▶ [Task goal]:
In the lines starting at the one containing "How many series does the legend list? 3" and ending at the one containing "Which police regional office has the highest", update "legend" to "key" and leave everything else unchanged. Return only those lines, without the pictures.

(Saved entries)
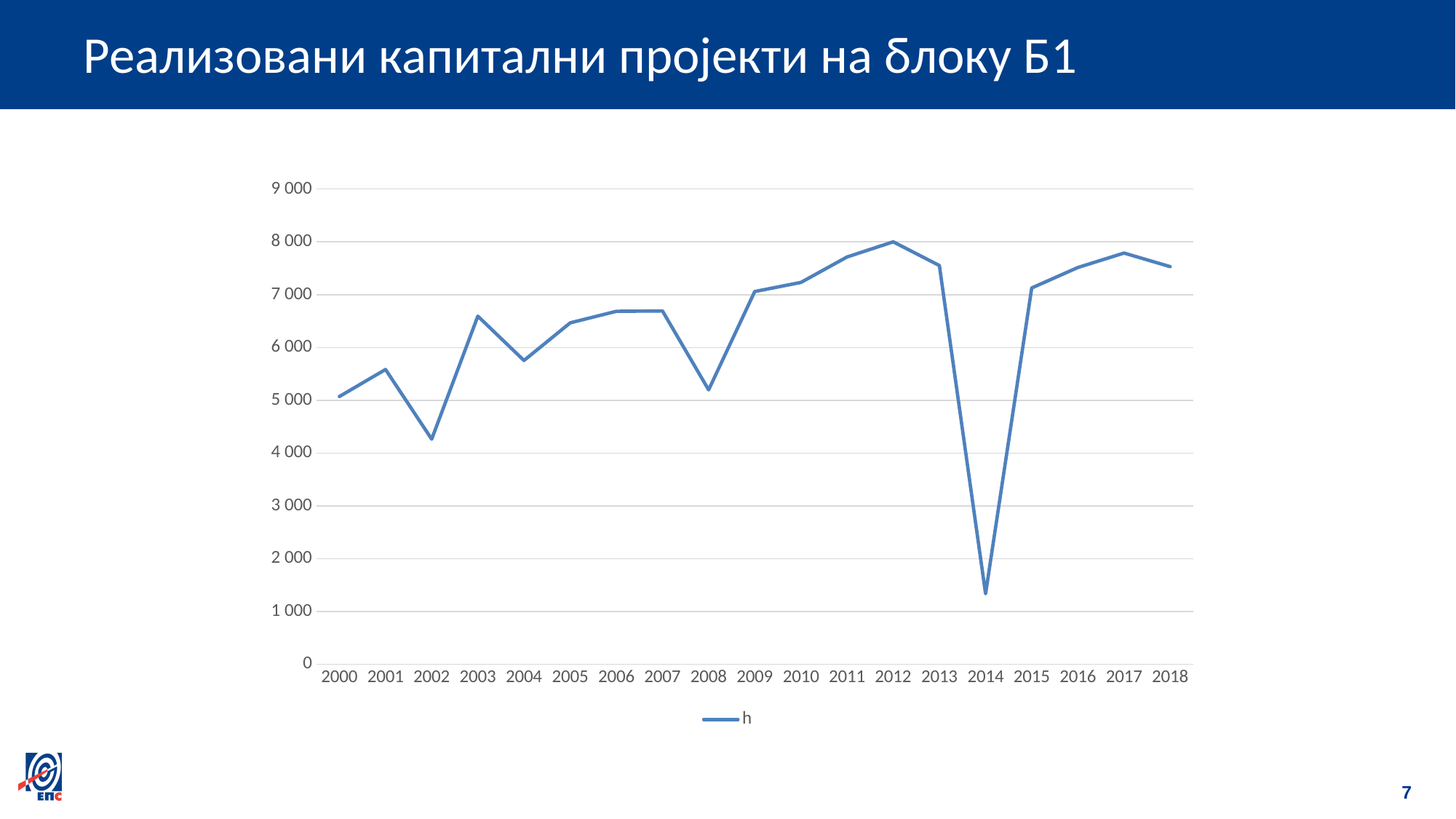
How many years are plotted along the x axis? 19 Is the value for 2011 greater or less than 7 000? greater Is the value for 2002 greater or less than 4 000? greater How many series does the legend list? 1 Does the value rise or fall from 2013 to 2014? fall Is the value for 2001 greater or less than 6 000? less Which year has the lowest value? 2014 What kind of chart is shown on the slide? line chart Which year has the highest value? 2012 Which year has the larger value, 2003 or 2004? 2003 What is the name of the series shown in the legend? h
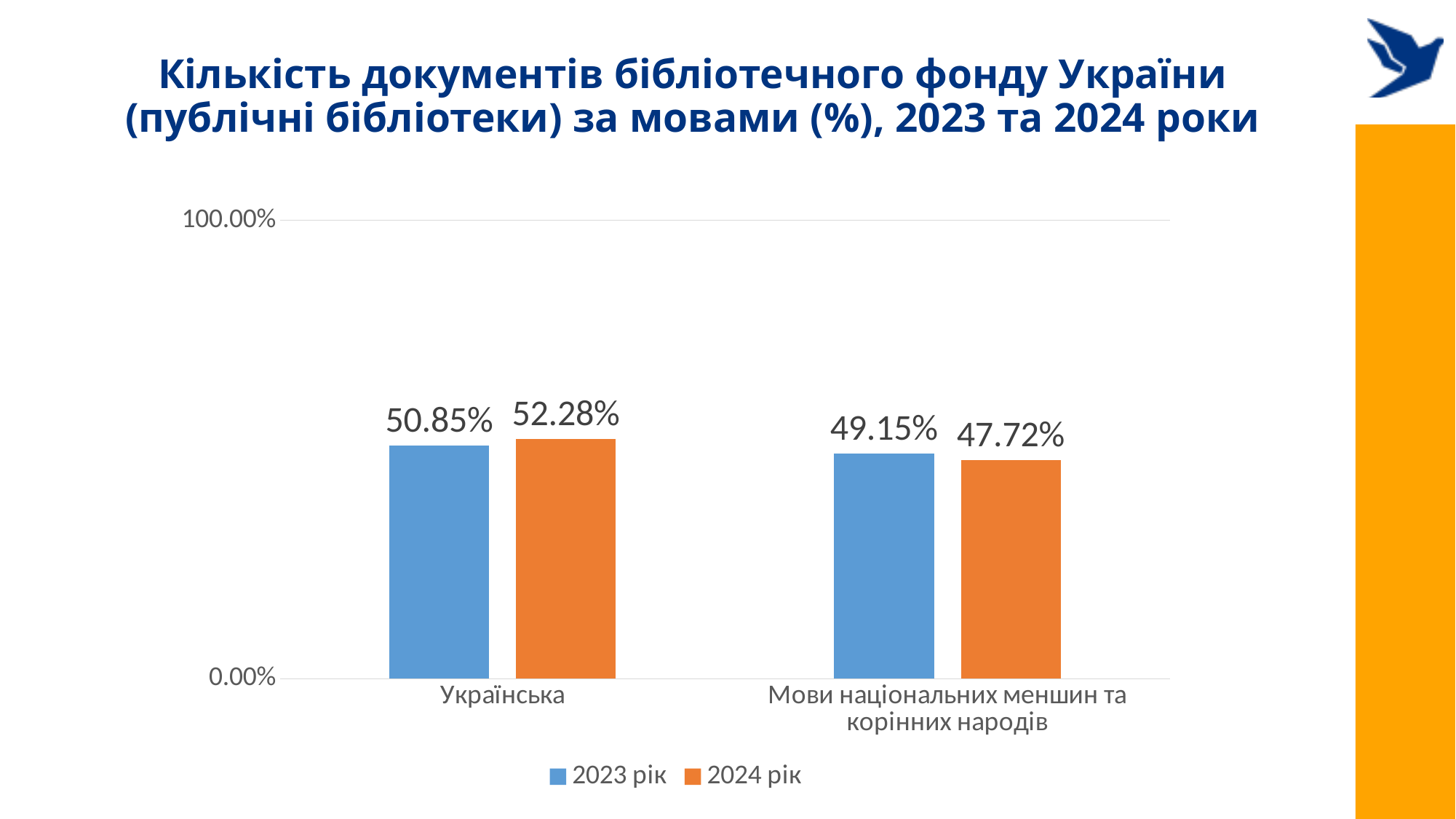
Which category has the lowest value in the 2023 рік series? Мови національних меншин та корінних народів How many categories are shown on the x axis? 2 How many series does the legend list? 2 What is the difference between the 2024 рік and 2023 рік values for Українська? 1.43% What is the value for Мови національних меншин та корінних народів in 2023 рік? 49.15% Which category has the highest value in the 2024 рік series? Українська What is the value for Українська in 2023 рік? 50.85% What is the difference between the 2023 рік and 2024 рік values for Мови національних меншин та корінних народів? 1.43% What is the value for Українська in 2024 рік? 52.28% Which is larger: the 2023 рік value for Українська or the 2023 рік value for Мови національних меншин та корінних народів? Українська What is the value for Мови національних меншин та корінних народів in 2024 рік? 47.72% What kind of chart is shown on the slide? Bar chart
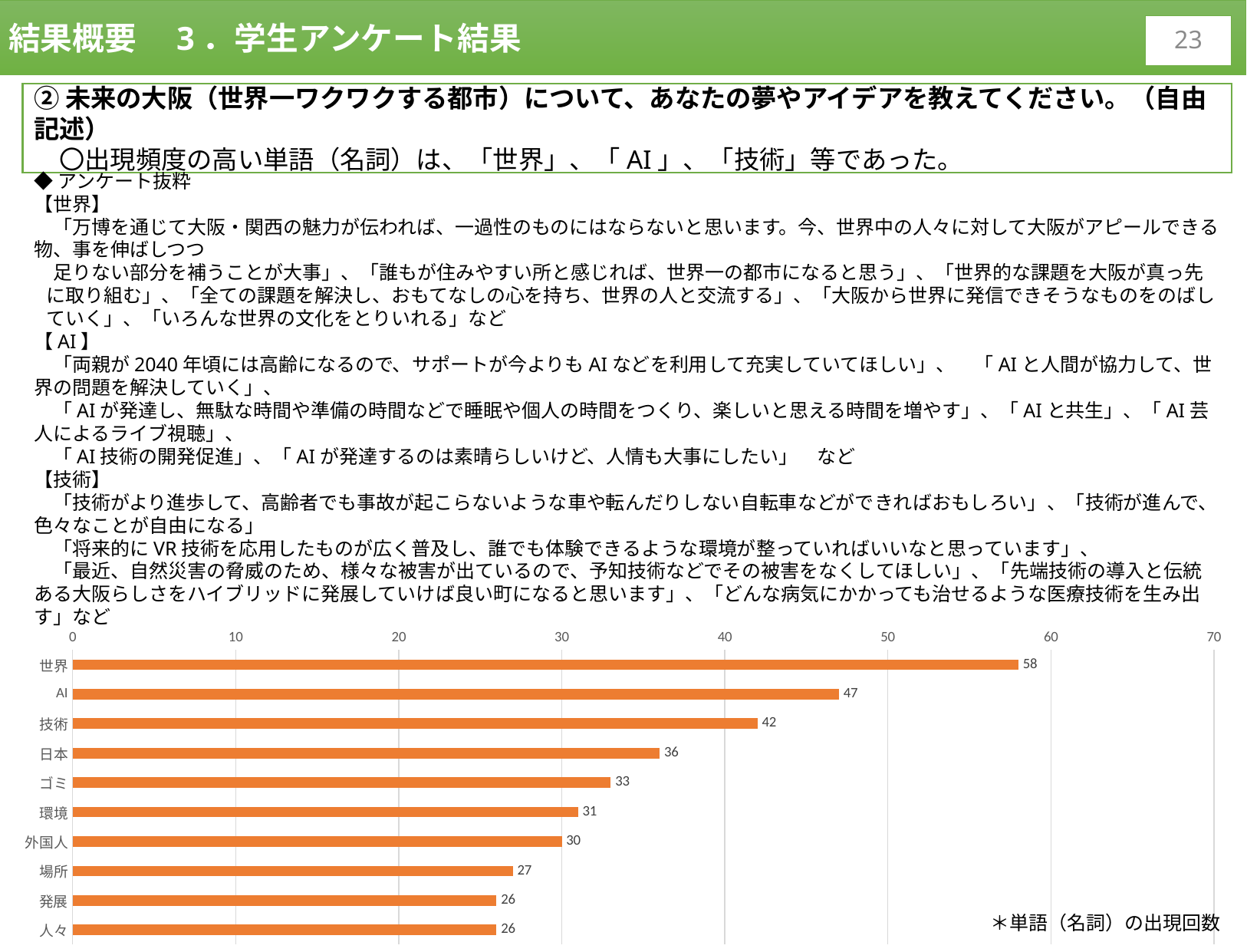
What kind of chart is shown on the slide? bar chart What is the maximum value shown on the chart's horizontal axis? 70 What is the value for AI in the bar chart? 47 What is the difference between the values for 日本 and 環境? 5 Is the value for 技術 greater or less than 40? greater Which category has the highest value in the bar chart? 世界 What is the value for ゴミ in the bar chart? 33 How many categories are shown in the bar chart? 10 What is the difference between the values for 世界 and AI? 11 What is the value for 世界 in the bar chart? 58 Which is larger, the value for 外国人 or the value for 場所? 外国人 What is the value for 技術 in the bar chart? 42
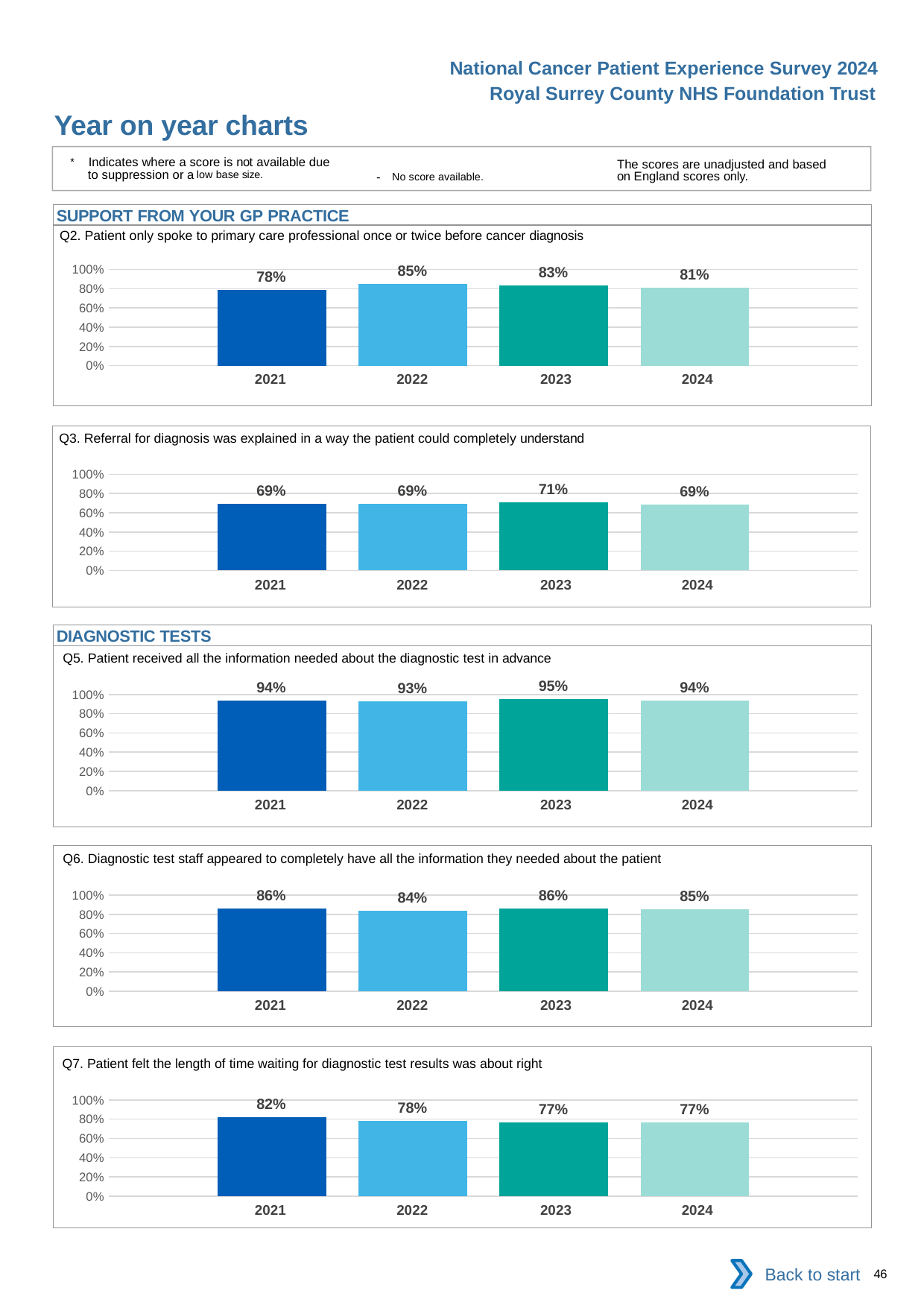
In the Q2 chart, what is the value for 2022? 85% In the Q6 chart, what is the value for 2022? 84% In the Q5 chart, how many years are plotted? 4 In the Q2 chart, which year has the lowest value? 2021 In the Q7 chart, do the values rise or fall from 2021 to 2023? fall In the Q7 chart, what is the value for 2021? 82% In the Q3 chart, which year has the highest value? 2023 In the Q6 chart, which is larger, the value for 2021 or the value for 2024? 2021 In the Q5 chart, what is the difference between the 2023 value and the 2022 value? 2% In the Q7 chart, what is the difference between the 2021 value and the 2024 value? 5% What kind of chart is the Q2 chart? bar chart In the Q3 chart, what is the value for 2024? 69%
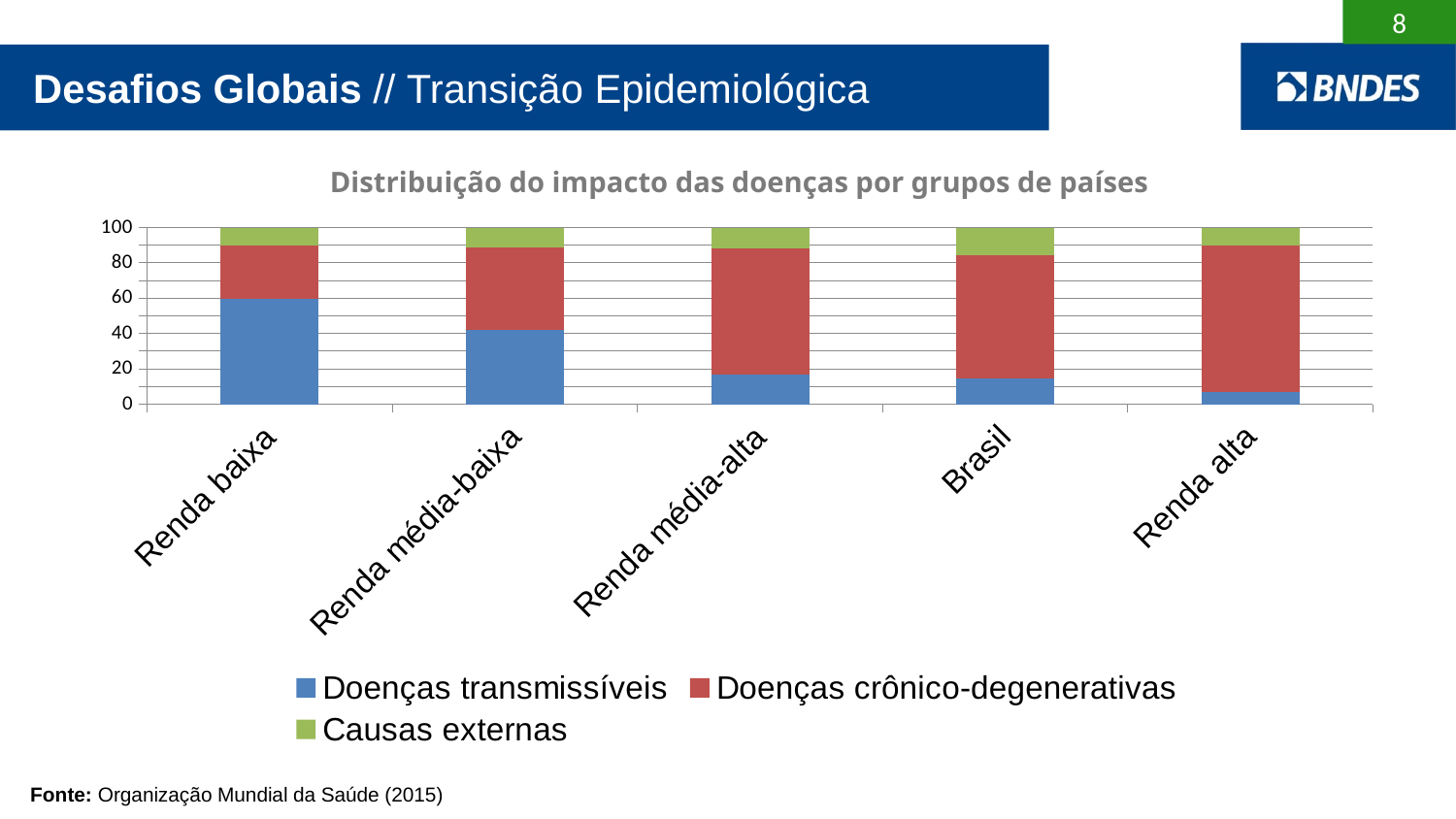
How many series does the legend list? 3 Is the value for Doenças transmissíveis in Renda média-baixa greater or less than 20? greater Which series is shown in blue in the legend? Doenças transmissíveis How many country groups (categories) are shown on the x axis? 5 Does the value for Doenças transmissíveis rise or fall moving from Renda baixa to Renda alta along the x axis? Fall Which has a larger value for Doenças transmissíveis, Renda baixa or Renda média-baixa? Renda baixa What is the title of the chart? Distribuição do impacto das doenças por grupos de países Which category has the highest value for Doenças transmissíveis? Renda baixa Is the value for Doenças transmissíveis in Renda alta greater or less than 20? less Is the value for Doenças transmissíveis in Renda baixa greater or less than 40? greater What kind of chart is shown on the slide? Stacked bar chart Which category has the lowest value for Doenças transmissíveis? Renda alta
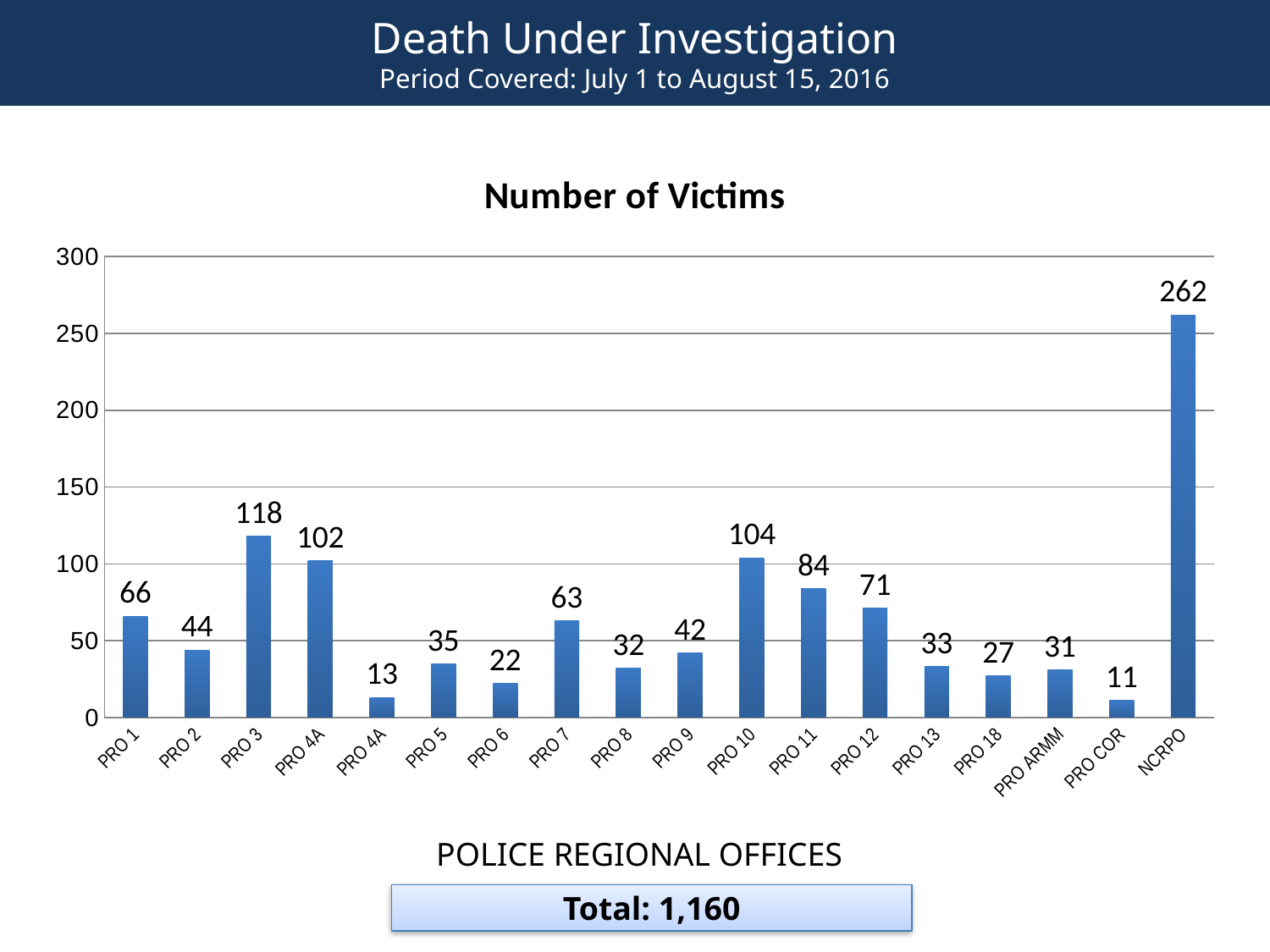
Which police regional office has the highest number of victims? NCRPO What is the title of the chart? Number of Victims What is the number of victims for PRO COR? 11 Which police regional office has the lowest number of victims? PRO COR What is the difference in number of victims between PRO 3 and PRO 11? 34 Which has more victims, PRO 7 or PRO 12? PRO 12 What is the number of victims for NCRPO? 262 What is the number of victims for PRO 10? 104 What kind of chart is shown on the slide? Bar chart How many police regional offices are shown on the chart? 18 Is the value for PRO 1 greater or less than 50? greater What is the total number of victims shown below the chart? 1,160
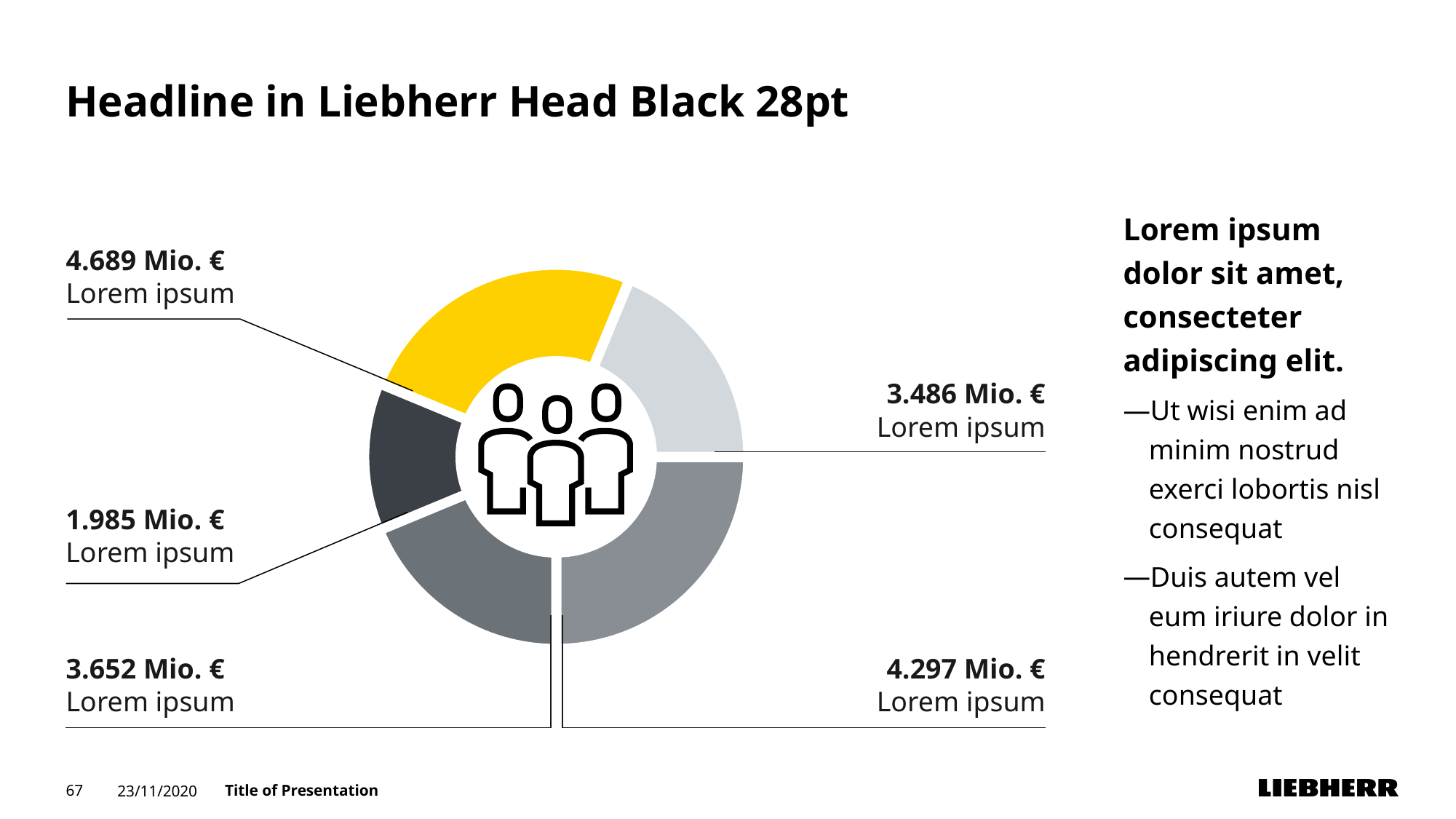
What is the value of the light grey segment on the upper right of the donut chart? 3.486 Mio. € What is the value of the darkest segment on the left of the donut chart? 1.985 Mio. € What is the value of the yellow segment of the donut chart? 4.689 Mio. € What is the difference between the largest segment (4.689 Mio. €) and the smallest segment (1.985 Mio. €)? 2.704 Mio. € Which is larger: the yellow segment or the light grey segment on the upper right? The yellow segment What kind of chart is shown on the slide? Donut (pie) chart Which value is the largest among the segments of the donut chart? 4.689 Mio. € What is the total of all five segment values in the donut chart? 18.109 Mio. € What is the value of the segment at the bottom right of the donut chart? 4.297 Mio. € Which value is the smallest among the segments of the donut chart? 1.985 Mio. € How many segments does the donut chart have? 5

▶ [Answer space]:
How many series does the key list? 3 Is the value for Doenças transmissíveis in Renda média-baixa greater or less than 20? greater Which series is shown in blue in the key? Doenças transmissíveis How many country groups (categories) are shown on the x axis? 5 Does the value for Doenças transmissíveis rise or fall moving from Renda baixa to Renda alta along the x axis? Fall Which has a larger value for Doenças transmissíveis, Renda baixa or Renda média-baixa? Renda baixa What is the title of the chart? Distribuição do impacto das doenças por grupos de países Which category has the highest value for Doenças transmissíveis? Renda baixa Is the value for Doenças transmissíveis in Renda alta greater or less than 20? less Is the value for Doenças transmissíveis in Renda baixa greater or less than 40? greater What kind of chart is shown on the slide? Stacked bar chart Which category has the lowest value for Doenças transmissíveis? Renda alta
Which police regional office has the highest number of victims? NCRPO What is the title of the chart? Number of Victims What is the number of victims for PRO COR? 11 Which police regional office has the lowest number of victims? PRO COR What is the difference in number of victims between PRO 3 and PRO 11? 34 Which has more victims, PRO 7 or PRO 12? PRO 12 What is the number of victims for NCRPO? 262 What is the number of victims for PRO 10? 104 What kind of chart is shown on the slide? Bar chart How many police regional offices are shown on the chart? 18 Is the value for PRO 1 greater or less than 50? greater What is the total number of victims shown below the chart? 1,160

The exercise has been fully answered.